The Great Moral Struggle of Dune
Dune is inherently difficult to condense because it contains fertile ground for debate on so many social issues that are relevant today, from environmentalism to xenophobia, free will to artificial intelligence, the morality of genetic editing to the distrust of powerful, supposedly benevolent institutions. If the entire breadth of the series can come down to a unifying theme–and I’m not really claiming it does, but if it can–then that theme is perhaps that of liberty vs. tyranny or free will vs. predestination.
For the majority of Dune, Paul Atreides is only dimly aware of the paramount nature of this conflict, because his abilities as the fabled Kwisatz Haderach sought by the Bene Gesserit breeding program haven’t yet fully awakened. From the beginning, he is plagued by a sense of impending doom, a feeling of “terrible purpose” he continuously alludes to. His slowly opening third eye warns him that there is danger and violence ahead no matter what path he takes, and that among other things he’ll have to choose the direction of that violence. In an effort to make the films digestible, more of Paul’s driving motivation is implied to be that age-old cinematic chestnut: Revenge for his slain father. But in the books, it’s more clear that a motivation as simple as “revenge” barely enters into the equation.

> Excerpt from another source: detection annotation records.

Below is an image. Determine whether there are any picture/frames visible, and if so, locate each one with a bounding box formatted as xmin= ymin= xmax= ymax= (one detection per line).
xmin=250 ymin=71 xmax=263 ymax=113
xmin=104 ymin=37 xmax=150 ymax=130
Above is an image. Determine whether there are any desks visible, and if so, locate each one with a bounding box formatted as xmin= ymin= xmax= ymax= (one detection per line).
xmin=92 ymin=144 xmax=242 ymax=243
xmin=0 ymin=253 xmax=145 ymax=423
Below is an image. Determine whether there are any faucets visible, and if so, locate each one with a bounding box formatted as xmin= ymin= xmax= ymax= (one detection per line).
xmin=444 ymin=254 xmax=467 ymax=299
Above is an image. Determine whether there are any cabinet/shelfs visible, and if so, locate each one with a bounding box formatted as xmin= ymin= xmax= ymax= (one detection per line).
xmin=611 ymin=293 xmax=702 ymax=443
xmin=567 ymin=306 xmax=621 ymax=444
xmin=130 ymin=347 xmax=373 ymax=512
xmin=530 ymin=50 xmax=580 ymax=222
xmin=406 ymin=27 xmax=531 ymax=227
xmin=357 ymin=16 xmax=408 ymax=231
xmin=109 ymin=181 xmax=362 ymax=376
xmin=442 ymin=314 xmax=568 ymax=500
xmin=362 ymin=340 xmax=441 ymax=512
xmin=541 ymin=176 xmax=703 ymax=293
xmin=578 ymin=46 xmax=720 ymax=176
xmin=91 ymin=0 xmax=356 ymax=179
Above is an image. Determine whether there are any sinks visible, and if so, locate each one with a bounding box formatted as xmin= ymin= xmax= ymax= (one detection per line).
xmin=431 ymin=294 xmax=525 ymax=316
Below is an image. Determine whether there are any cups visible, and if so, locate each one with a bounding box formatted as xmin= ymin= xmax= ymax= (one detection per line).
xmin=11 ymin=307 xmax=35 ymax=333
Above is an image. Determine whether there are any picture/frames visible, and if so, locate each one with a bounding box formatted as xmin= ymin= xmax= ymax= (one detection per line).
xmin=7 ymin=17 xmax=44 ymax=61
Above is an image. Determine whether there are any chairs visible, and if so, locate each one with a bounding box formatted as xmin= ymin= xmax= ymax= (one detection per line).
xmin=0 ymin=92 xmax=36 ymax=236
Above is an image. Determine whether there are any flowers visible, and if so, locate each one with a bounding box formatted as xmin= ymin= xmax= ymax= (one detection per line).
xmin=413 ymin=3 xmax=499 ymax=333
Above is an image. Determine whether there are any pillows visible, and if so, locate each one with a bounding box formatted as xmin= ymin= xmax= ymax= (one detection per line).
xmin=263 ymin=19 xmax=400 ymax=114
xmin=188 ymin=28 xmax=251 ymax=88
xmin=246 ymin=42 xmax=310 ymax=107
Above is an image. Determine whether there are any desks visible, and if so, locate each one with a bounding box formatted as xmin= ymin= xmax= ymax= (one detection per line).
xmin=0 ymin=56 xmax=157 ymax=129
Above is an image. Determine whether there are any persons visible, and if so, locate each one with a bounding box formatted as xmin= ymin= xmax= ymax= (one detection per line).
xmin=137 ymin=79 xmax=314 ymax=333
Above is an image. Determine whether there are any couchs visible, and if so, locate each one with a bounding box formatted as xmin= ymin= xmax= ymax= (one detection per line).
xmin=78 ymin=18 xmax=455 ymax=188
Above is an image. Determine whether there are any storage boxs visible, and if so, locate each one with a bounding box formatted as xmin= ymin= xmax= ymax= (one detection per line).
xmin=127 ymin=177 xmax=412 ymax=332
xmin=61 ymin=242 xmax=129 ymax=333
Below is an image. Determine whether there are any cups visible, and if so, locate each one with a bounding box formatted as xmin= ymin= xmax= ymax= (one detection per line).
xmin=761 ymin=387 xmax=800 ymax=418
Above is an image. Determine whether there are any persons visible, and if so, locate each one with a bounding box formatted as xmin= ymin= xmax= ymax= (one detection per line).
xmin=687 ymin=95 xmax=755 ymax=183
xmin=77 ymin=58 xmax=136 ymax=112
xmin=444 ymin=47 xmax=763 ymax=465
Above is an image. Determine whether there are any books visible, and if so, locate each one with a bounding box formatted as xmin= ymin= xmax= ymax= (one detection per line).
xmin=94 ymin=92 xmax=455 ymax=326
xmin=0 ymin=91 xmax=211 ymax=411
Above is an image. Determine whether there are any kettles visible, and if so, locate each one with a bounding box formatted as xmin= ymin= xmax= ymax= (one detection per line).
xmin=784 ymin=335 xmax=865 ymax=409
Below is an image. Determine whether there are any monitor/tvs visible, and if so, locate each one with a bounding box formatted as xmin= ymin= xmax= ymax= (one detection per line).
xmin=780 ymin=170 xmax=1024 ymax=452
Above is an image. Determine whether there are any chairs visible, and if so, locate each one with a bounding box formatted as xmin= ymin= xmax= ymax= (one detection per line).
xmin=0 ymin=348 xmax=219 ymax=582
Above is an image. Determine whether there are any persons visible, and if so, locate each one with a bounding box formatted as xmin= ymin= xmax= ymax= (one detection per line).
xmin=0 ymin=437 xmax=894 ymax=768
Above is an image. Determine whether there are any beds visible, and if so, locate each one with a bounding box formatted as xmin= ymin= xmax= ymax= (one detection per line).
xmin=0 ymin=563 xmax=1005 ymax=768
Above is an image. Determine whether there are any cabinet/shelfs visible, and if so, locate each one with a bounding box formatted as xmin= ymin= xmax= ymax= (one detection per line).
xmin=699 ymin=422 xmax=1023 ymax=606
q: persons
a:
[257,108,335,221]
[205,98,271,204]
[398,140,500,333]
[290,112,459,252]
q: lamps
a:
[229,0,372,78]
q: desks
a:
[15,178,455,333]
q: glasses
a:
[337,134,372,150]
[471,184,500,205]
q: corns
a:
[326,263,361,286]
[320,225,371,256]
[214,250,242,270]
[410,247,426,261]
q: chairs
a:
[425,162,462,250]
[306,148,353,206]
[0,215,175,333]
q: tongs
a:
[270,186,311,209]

That isn’t to say Paul didn’t love Duke Leto Atreides, as he certainly idolized him as a young man growing up on Caladan. But Dune is a story about Paul’s awakening into an incomprehensibly wider world where he is bound by both the responsibility of leading large communities and, ultimately, the responsibility for the entire human species. We are seeing him progressively growing into a being for whom “love” is an increasingly abstract concept. As his abilities as the Kwisatz Haderach fully manifest, Paul’s consciousness is able to swim through ancestors going back to the dawn of man, and many possible futures. And when you can see and recall the sum total of human existence, emotion related to the present steadily begins to fall away from the process of decision making. It isn’t that empathy goes away, but instead that Paul develops more empathy for the species, and less for individuals as he sees the world from a 10,000 foot view.
And what Paul sees coming is horrifying, but only really touched on in the briefest of ways in Dune. Seeing Villeneuve’s film, one could come to the conclusion that the coming jihad–the film uses the term “holy war” to avoid Islamic scapegoating–is a conscious decision made by Paul to drench the galaxy in blood in avengement of his father, a childish tantrum to ransack the Imperium of Emperor Shaddam Corrino IV in response to the plot against Duke Leto. Paul’s Muad’Dib’s resistance to what are implied to be coming atrocities seems oddly shallow and inconsistent, while Villeneuve uses Chani throughout–to a degree almost hard to believe at times–to criticize his seeming thirst for nihilistic destruction.